I feel sorry for Tolkien fans who haven’t read the Chronicles of Prydain series by Lloyd Alexander, for example. Now is the time! Taran, assistant pig keeper to the wizard Dalben, stumbles into the adventure of his life when one of his charges, HenWen, escapes and nearly leads him to his death.

Sheri Tepper is known for strong female characters struggling in patriarchal societies. If you like similar story lines, try the Song of the Lioness series by Tamora Pierce. In these books, Alana disguises herself as Alan in order to become a knight-in-training and attempt to succeed in a man’s world.

The Tripods series by John Christopher is a timeless story of alien invasion and human enslavement. The White Mountains introduces Will Parker who is about to be “capped” and thus bound to Tripod control. Follow Will as he tries to escape the destiny already shared by so many humans. Kate Morton, a popular adult author, writes engrossing fiction set in pre-WWII England. So does Lucy Maria Boston, who authored the Green Knowe books, and Arthur Ransome of the Swallows and Amazons titles. Visit pre-WWII England, experience the freedom of school vacations, meet ghosts and relive childhood courtesy of these writers.

Marguerite Henry won the 1949 Newbery medal for King of the Wind, though she seems to be better known for Misty of Chincoteague.
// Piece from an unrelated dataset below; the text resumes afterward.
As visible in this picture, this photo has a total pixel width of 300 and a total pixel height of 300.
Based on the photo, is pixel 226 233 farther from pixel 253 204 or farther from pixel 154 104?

Try Born to Trot, Justin Morgan had a Horse and other non-Misty titles to satisfy your horse cravings.

It is worth noting that while these books will appeal to adults, I’m pretty sure you would have liked them even more when you were 10. Maybe we should encourage children to linger just a little longer in JP, JR and JFIC as their reading ability progresses. For instance, a 13 year old may technically be capable of reading the Odyssey or the Iliad but prefer an adaptation of the stories—such as The Wanderings of Odysseus: The Story of the Odyssey or Black Ships before Troy by Rosemary Sutcliffe.

Looking for more suggestions? Be sure and ask a librarian at your local library. They will be delighted to share some of the gems in children’s section with you.